Single by Fats Domino

from the album Rock and Rollin' with Fats Domino
- B-side: "La-La"
- Released: April 14, 1955
- Recorded: March 15, 1955
- Studio: Master Recorders, 535 North Fairfax Avenue, Hollywood, California, U.S.
- Genre: Rock and roll
- Length: 2:24
- Label: Imperial
- Songwriters: Antoine Domino, Dave Bartholomew

Fats Domino singles chronology
| "Don't You Know" (1955) | "Ain't It a Shame" (1955) | "All by Myself" (1955) |

= Ain't That a Shame =

1955 single by Fats Domino

"Ain't That a Shame" is a song written by Fats Domino and Dave Bartholomew. Domino's recording of the song, originally stated as "Ain't It a Shame", released by Imperial Records in 1955, was a hit, eventually selling a million copies. It reached number one on the Billboard R&B chart and number 10 on the pop chart. The song is ranked number 438 on Rolling Stone magazine's 500 Greatest Songs of All Time list.

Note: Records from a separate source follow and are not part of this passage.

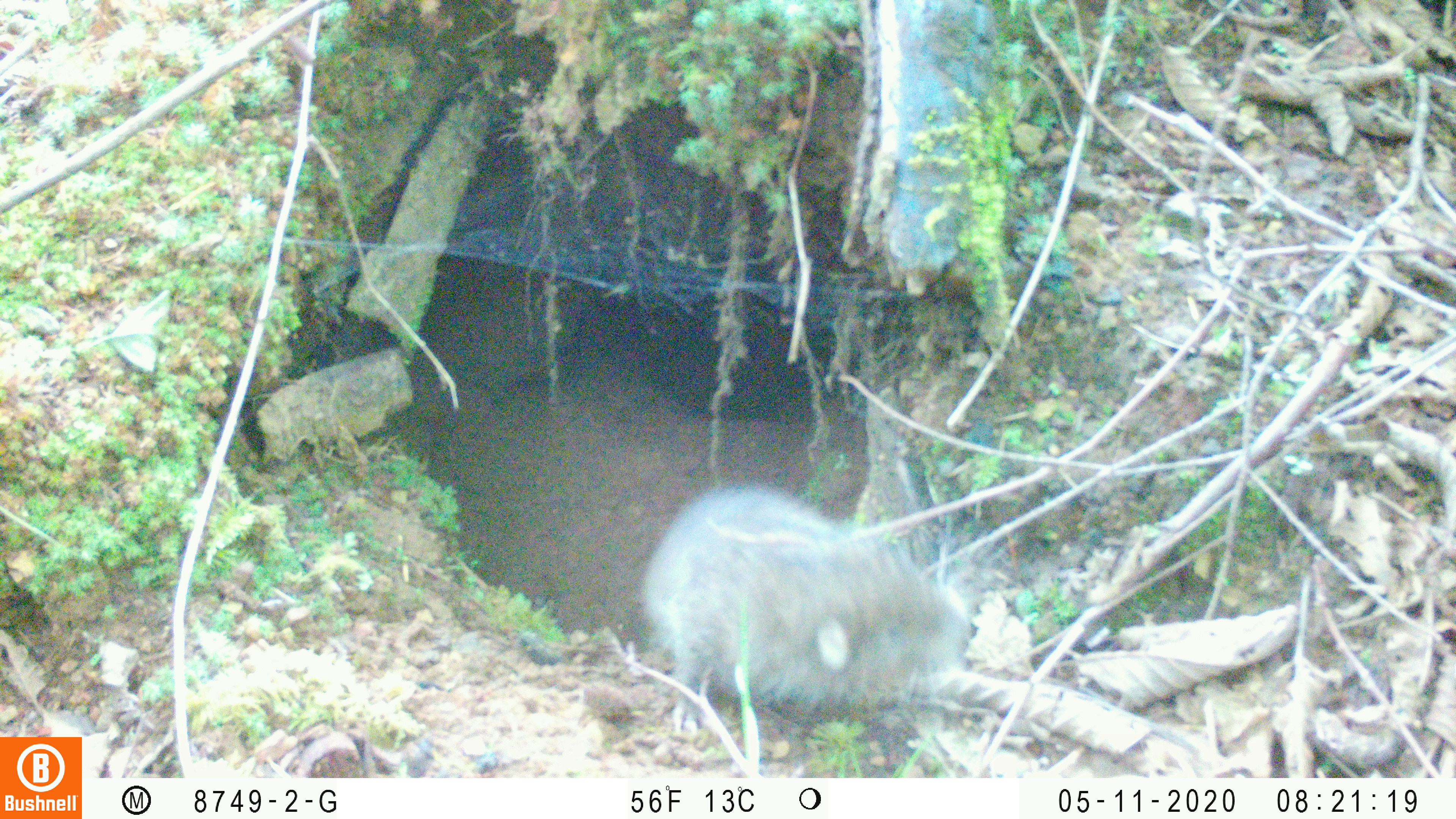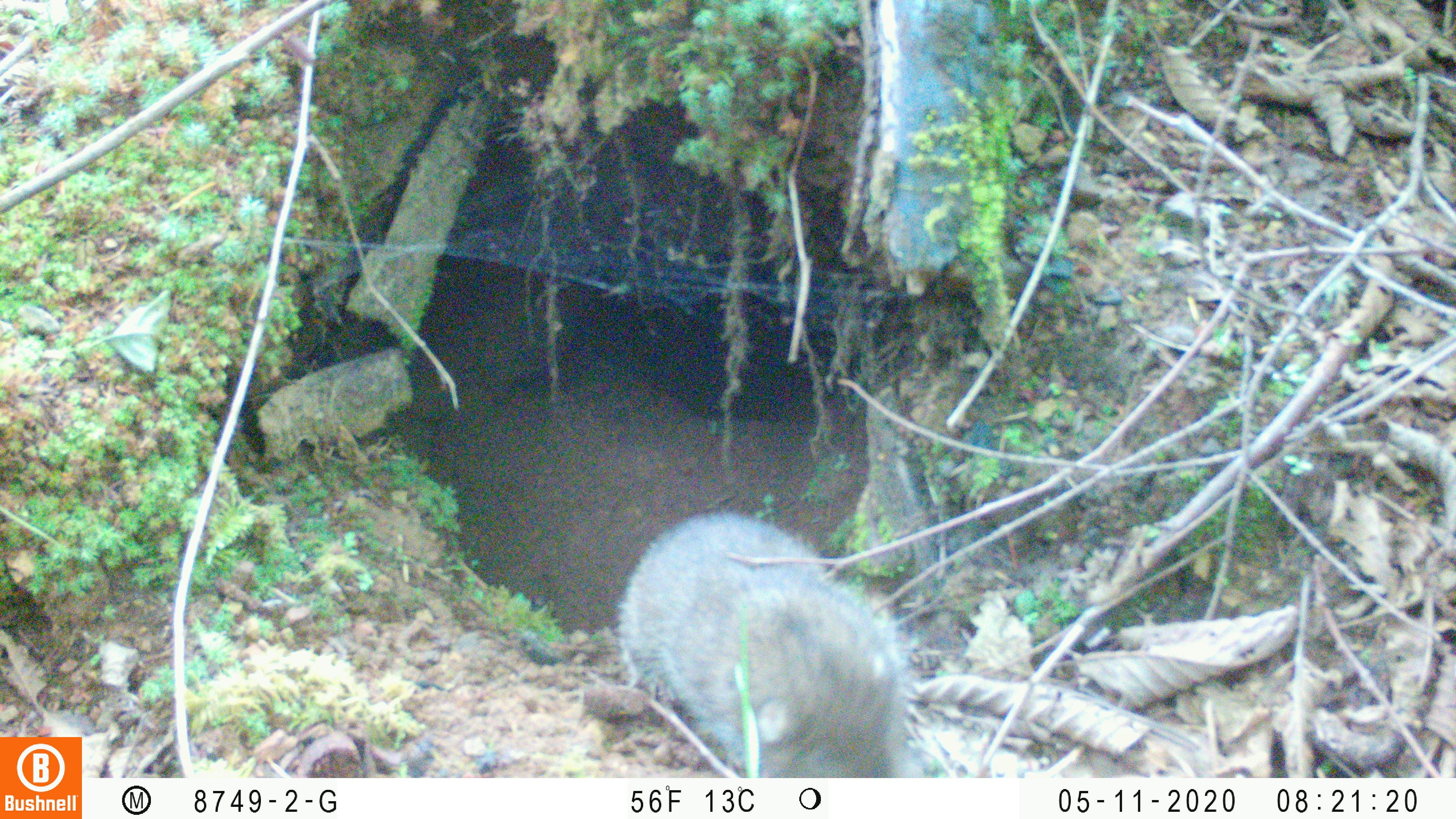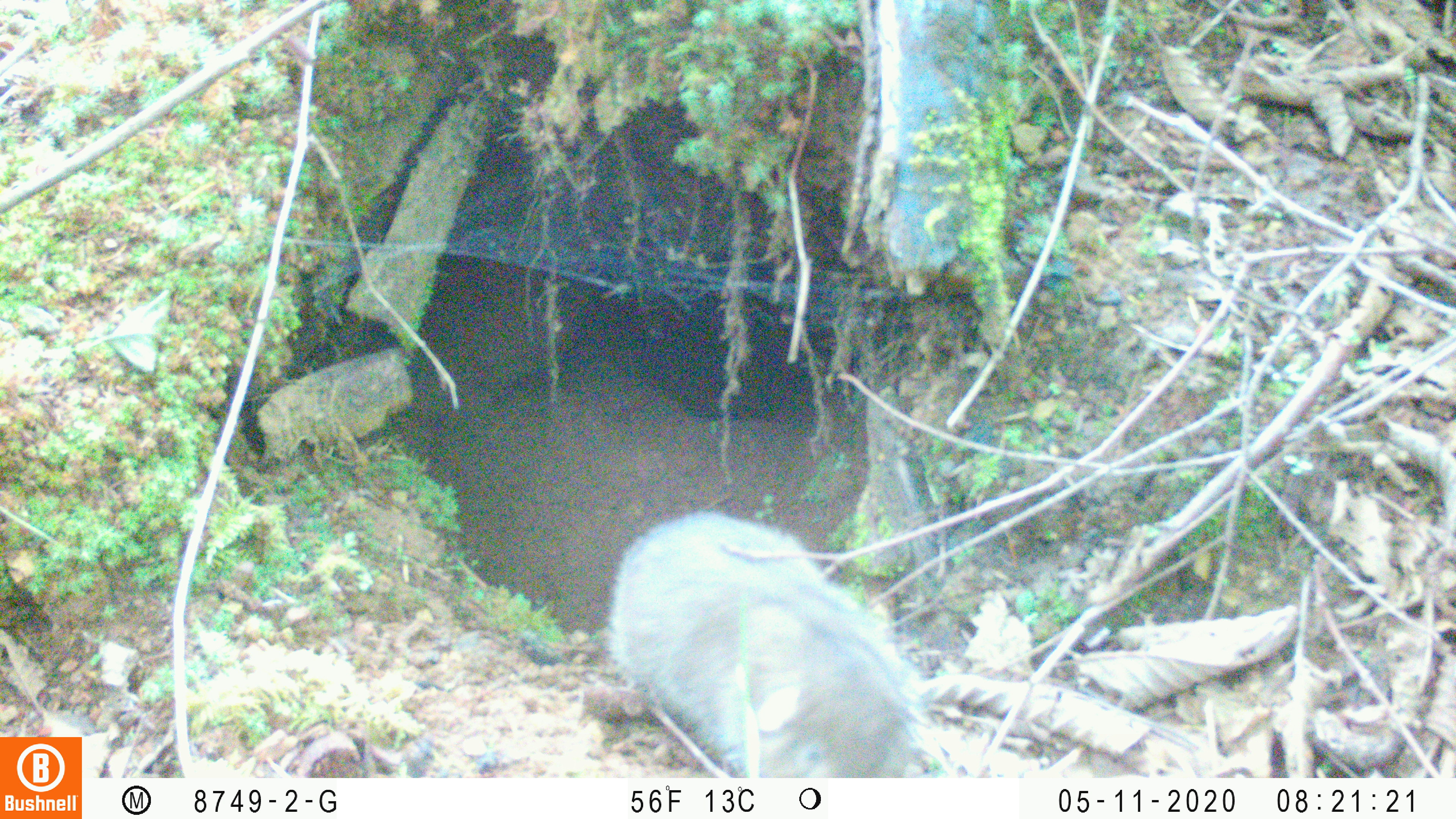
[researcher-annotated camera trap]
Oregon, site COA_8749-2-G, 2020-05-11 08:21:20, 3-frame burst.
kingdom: Animalia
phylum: Chordata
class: Mammalia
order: Rodentia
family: Aplodontiidae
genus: Aplodontia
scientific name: Aplodontia rufa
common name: mountain beaver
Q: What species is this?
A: Mountain beaver (Aplodontia rufa).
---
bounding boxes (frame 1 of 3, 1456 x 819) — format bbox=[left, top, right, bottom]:
mountain beaver: bbox=[641, 473, 984, 749]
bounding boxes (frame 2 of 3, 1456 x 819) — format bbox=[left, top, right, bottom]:
mountain beaver: bbox=[607, 497, 924, 770]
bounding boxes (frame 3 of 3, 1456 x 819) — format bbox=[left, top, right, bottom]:
mountain beaver: bbox=[592, 503, 929, 772]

This recording was included in the debut Fats Domino album Rock and Rollin' with Fats Domino (1956) and next in the compilation Fats Domino Swings (12,000,000 Records) (1958). Later in 1963, the recording was overdubbed by vocal chorus for the album Let's Dance with Domino (1963). In 1983, Fats Domino re-recorded the song; it was included in his last album Alive and Kickin (2006) under the title "Ain't That a Shame 2000".

The song gained national fame after being covered by Pat Boone. Domino's version soon became more popular, bringing his music to the mass market a half-dozen years after his first recording, "The Fat Man".

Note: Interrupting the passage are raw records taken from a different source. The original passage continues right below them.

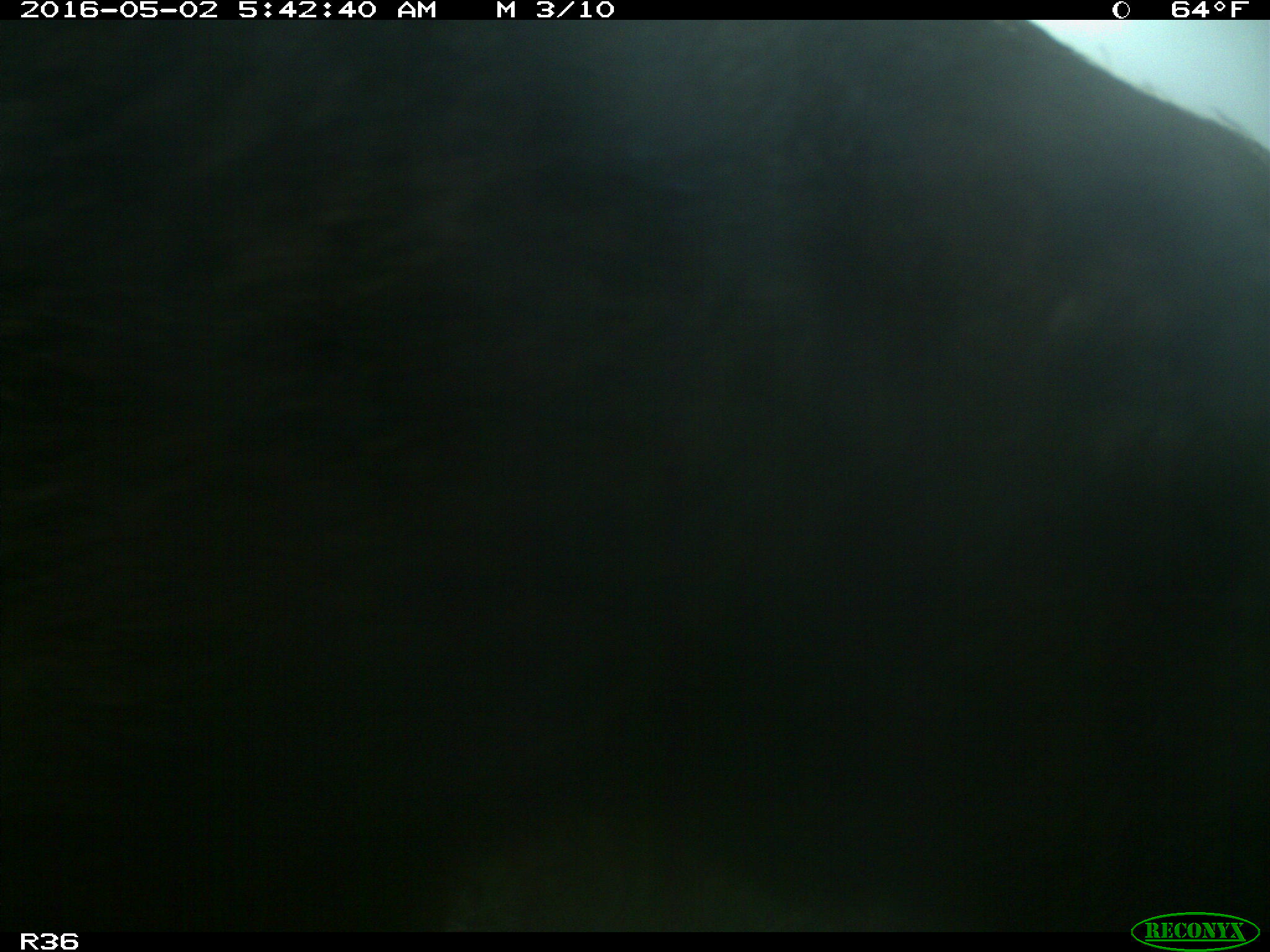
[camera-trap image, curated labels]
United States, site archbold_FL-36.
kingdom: Animalia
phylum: Chordata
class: Mammalia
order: Artiodactyla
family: Suidae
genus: Sus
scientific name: Sus scrofa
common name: wild boar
Sus scrofa (wild boar).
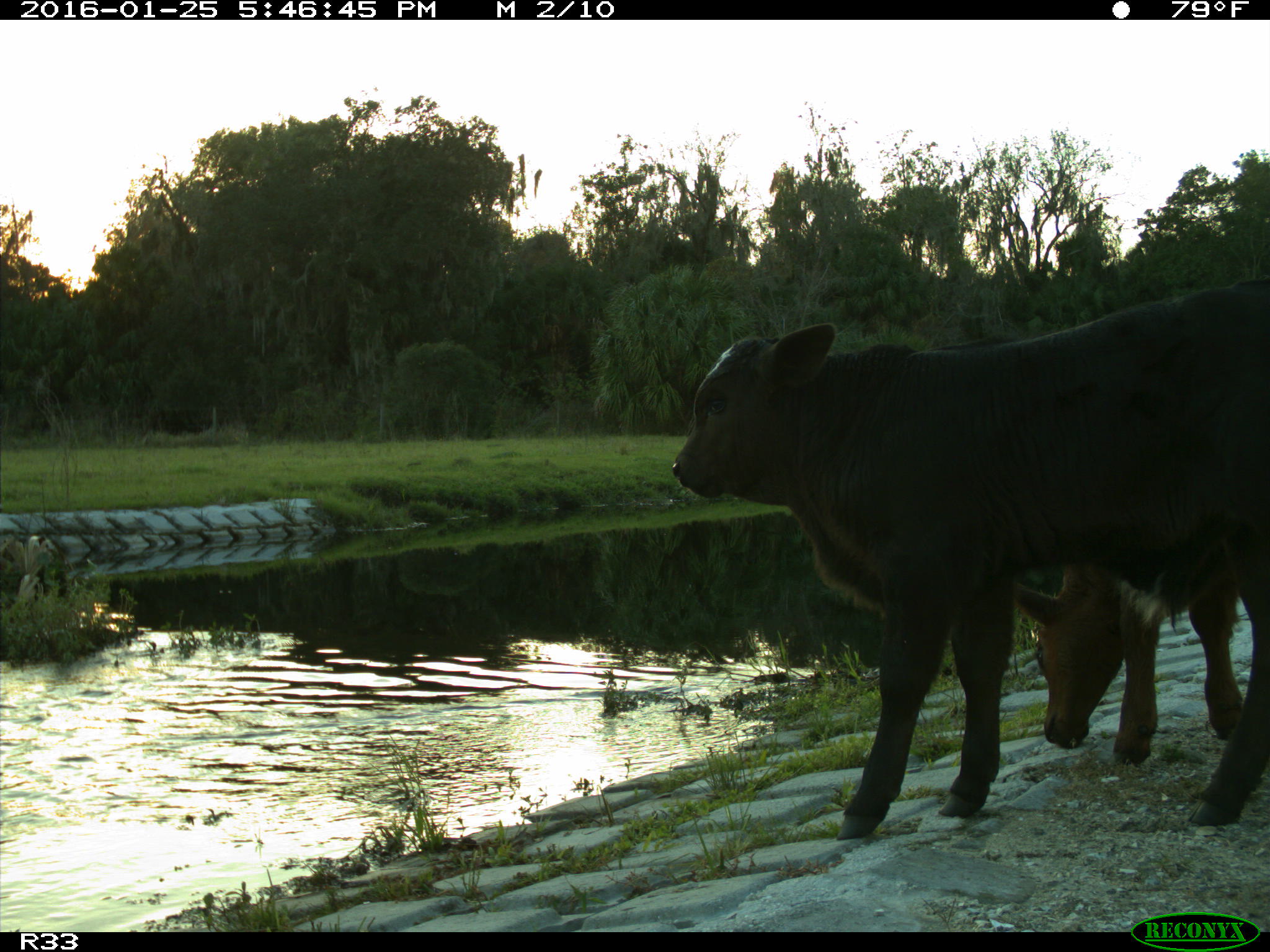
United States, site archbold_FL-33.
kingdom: Animalia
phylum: Chordata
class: Mammalia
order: Artiodactyla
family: Bovidae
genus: Bos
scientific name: Bos taurus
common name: domestic cow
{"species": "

The song was also covered by the Four Seasons in 1963, Hank Williams Jr. in 1971, John Lennon in 1975, and Cheap Trick in 1978, among others.

== Pat Boone cover ==

Pat Boone recorded the song in May 1955, just after the release of Fats Domino's single. This recording was released in the same month on single under the title "Ain't That a Shame" and was included in his debut album Pat Boone (1956). According to some sources, Boone suggested changing the title and lyrics to "Isn't That a Shame" to make it more appealing to a broader audience, but was dissuaded by his producers. Nevertheless, Boone's recording of the song was his first Billboard number-one single, spending two weeks as number one on the Billboard "Most Played in Jukeboxes" charts. Domino complimented Boone's cover of the song. Boone liked to tell a story about a concert at which Domino invited Boone on stage, showed a big gold ring, and said: "Pat Boone bought me this ring," since Domino and Bartholomew, as the song's writers, received royalties on it from record sales or radio airplay of other performers' cover versions of their song.

==Cheap Trick cover==

Cheap Trick's version charted at number 35 after being released on their 1978 live album Cheap Trick at Budokan. Cash Box described it as a "superb rave-up of the Fats Domino classic." Reportedly, this was Fats Domino's favorite cover. Domino also gave Cheap Trick his gold record for his 1955 single, which is held by guitarist Rick Nielsen. Another live version of the song, recorded in 1999, was released on the 2001 album Silver.

Classic Rock critic Malcolm Dome rated it as Cheap Trick's 4th greatest song, saying that even though it's a cover, "the band effectively made it their own." Classic Rock History critic Michael Quinn rated it Cheap Trick's 8th best song, saying that it "starts off with more Bun E Carlos magic...then moves to a showcase of Rick Nielsen’s smarmy guitar work."

Cheap Trick performed the song live as the finale of the 2016 Rock and Roll Hall of Fame induction ceremony. They were joined by Robert Lamm, James Pankow, Lee Loughnane, and Walter Parazaider of Chicago, David Coverdale and Glenn Hughes of Deep Purple, Steve Miller, Sheryl Crow, Grace Potter, Steven Van Zandt, Rob Thomas, and Paul Shaffer.

===Chart history===

| Chart (1979) | Peak position |
|---|---|
| Canadian RPM Top Singles | 13 |
| Dutch Singles Chart | 25 |
| New Zealand Singles Chart | 24 |
| UK The Singles Chart (Record Business) | 77 |
| US Billboard Hot 100 | 35 |

==Other cover versions==
A version of the song by the Four Seasons reached number 22 on the Billboard charts in 1963. It was included in their 1963 studio album Ain't That A Shame and 11 Others. Cash Box described it as "a raunchy, medium-paced, multi-dance romancer."

Other artists who have covered Domino's original version include Hank Williams, Jr. with the Mike Curb Congregation (1971). It reached number 16 in Canada.